US officials announced Tuesday that they would approve arms and equipment shipments to the Egyptian military government of President Abdel Fattah Al Sisi, whose regime has overseen mass killings, detention and torture of tens of thousands since coming to power in 2013. With the shipment of arms and weaponry, the US is giving its assent to preparations for a ground invasion of Yemen, which would draw in troops from throughout the region.

The threat of a massive new ground war in the Arabian peninsula, with the potential to kill tens or hundreds of thousands of Yemenis, comes amid broader preparations for escalating US military intervention in Syria and growing clamor within sections of the US ruling elite for war against Iran.

The Pentagon is deploying the Army’s 5th Special Forces Group to Jordan to establish a “multinational special operations task force,” which will train fighters for the civil war the US has fomented against Syrian President Bashar Al Assad since 2011.

US military leaders are increasingly demanding that the White House authorize the deployment of “large formations” of Special Operations troops to CIA and Pentagon-run training camps in Jordan and Iraq which serve as staging areas for the war against Assad, according to a high ranking Special Forces officer who spoke to Foreign Affairs .

The crisis in Yemen is an acute manifestation of the intensifying breakdown of the US-dominated political order in the Middle East. In spite of intense efforts by the US to prop up the dictatorship of Ali Abdullah Saleh, destabilized by Arab Spring demonstrators in 2011, the longtime leader was pushed from power and eventually replaced by then Vice President Hadi.
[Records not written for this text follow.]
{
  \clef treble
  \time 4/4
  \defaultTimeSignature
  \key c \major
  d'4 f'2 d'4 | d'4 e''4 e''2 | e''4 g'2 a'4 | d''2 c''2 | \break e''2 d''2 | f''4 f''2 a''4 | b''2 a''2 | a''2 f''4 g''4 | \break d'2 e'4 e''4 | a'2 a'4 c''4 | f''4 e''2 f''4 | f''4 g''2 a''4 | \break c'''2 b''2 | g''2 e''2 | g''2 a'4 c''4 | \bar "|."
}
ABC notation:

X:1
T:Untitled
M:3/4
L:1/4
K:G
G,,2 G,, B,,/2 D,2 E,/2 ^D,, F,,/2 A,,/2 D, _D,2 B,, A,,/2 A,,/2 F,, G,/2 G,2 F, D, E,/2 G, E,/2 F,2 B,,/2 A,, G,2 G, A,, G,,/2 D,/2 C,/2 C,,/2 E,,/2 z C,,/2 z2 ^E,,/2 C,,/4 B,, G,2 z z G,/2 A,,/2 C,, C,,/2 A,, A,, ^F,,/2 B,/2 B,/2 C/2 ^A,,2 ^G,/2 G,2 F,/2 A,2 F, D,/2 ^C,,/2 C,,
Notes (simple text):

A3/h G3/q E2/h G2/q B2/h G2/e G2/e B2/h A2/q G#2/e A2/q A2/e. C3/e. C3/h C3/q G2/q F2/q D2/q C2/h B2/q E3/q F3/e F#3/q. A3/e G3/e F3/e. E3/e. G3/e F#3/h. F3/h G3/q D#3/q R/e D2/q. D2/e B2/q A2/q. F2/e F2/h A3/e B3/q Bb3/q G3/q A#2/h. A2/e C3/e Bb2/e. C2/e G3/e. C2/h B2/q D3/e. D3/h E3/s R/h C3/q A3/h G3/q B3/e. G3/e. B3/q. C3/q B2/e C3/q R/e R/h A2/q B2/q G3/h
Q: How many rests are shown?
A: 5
While Hadi garners backing from Saudi Arabia and the United States, he lacks any broad support amongst the population within Yemen. Hadi has been forced out of the country less than three years after winning a one-man election, staged as the culmination of a supposedly democratic transition process orchestrated by American imperialism and the Saudi monarchy.

Hadi fled Sanaa for his stronghold of Aden earlier in February and finally last week he fled Yemen for Saudi Arabia after his compound came under attack by planes commanded by forces loyal to Saleh, who has backed the Houthis.
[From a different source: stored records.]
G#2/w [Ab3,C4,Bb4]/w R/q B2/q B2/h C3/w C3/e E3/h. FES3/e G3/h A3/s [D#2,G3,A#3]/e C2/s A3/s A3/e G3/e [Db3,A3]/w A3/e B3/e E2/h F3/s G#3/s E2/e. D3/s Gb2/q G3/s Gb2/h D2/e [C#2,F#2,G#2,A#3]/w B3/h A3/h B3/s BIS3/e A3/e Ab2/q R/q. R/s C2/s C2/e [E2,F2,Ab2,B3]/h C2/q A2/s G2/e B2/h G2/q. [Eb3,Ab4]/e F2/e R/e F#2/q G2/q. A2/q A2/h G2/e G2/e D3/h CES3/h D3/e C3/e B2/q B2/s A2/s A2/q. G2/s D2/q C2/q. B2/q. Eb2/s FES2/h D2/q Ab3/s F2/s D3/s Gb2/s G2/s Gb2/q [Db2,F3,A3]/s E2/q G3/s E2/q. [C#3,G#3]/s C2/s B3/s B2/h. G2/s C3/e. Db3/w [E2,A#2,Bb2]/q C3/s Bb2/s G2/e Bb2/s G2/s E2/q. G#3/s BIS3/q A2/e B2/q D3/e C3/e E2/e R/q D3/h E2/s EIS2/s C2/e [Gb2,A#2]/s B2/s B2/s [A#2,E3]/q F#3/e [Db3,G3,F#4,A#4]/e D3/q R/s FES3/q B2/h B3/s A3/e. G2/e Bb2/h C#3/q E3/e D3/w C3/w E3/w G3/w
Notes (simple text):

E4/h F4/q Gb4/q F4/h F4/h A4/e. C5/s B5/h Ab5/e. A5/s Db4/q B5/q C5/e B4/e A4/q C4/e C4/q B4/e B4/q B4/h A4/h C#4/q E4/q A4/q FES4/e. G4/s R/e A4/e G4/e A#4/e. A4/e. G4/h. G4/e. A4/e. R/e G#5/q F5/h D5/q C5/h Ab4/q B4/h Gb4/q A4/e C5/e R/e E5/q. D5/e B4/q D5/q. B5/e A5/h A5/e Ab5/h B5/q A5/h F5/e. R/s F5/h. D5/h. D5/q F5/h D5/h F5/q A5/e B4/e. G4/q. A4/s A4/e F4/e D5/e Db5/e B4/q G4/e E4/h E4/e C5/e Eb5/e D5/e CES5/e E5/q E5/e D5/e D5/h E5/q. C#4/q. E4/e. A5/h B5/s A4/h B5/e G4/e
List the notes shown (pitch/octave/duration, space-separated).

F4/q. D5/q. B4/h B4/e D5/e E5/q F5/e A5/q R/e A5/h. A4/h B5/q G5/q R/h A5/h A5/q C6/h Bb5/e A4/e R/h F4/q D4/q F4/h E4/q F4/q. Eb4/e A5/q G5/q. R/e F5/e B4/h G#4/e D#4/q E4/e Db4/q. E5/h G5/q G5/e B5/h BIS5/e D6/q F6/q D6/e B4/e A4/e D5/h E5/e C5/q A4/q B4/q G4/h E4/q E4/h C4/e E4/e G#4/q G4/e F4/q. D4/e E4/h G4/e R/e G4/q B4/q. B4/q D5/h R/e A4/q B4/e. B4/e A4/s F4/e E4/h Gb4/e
Despite extensive financial and military support for the Yemeni security apparatus and more than a decade of secret US drone strikes inside the country against Al Qaeda in the Arabian Peninsula and other anti-government militias, the Iranian-supported Houthi militants have been able to rapidly overrun much of the country’s western provinces.
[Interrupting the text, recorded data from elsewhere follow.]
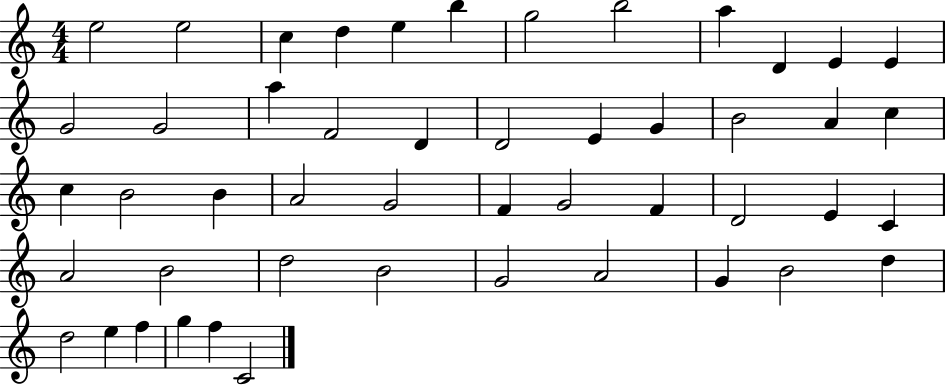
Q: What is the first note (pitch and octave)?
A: E5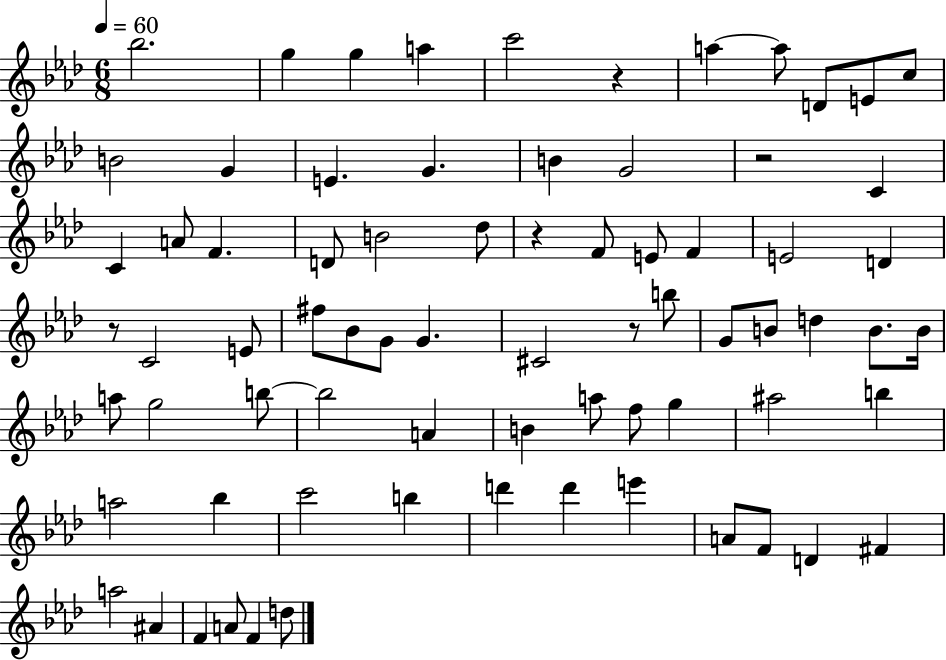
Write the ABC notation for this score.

X:1
T:Untitled
M:6/8
L:1/4
K:Ab
_b2 g g a c'2 z a a/2 D/2 E/2 c/2 B2 G E G B G2 z2 C C A/2 F D/2 B2 _d/2 z F/2 E/2 F E2 D z/2 C2 E/2 ^f/2 _B/2 G/2 G ^C2 z/2 b/2 G/2 B/2 d B/2 B/4 a/2 g2 b/2 b2 A B a/2 f/2 g ^a2 b a2 _b c'2 b d' d' e' A/2 F/2 D ^F a2 ^A F A/2 F d/2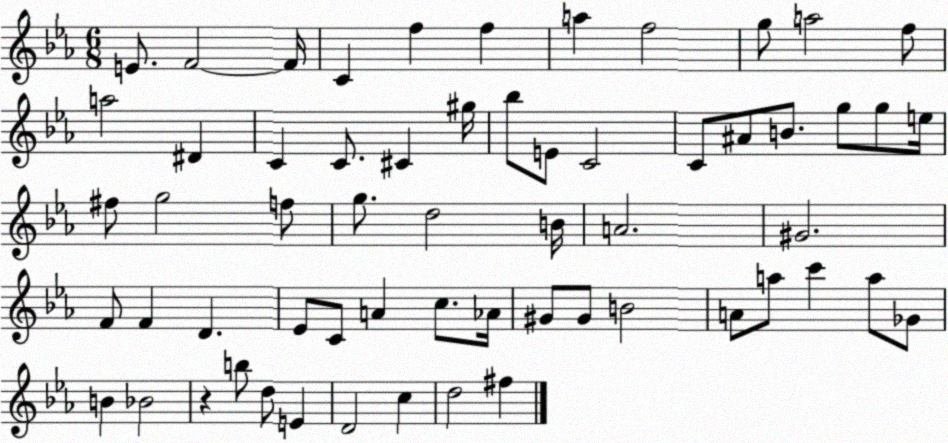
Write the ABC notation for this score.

X:1
T:Untitled
M:6/8
L:1/4
K:Eb
E/2 F2 F/4 C f f a f2 g/2 a2 f/2 a2 ^D C C/2 ^C ^g/4 _b/2 E/2 C2 C/2 ^A/2 B/2 g/2 g/2 e/4 ^f/2 g2 f/2 g/2 d2 B/4 A2 ^G2 F/2 F D _E/2 C/2 A c/2 _A/4 ^G/2 ^G/2 B2 A/2 a/2 c' a/2 _G/2 B _B2 z b/2 d/2 E D2 c d2 ^f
In response to the collapse of their puppet government they patched together in 2012, the US and the savage monarchies and dictatorships which serve as its regional gendarmes are now preparing an escalation of the slaughter in Yemen. The response of US imperialism and its proxies to growing disorder is to launch yet another major sub-regional war that has the potential to set off a military conflagration engulfing societies across North Africa and Central Asia.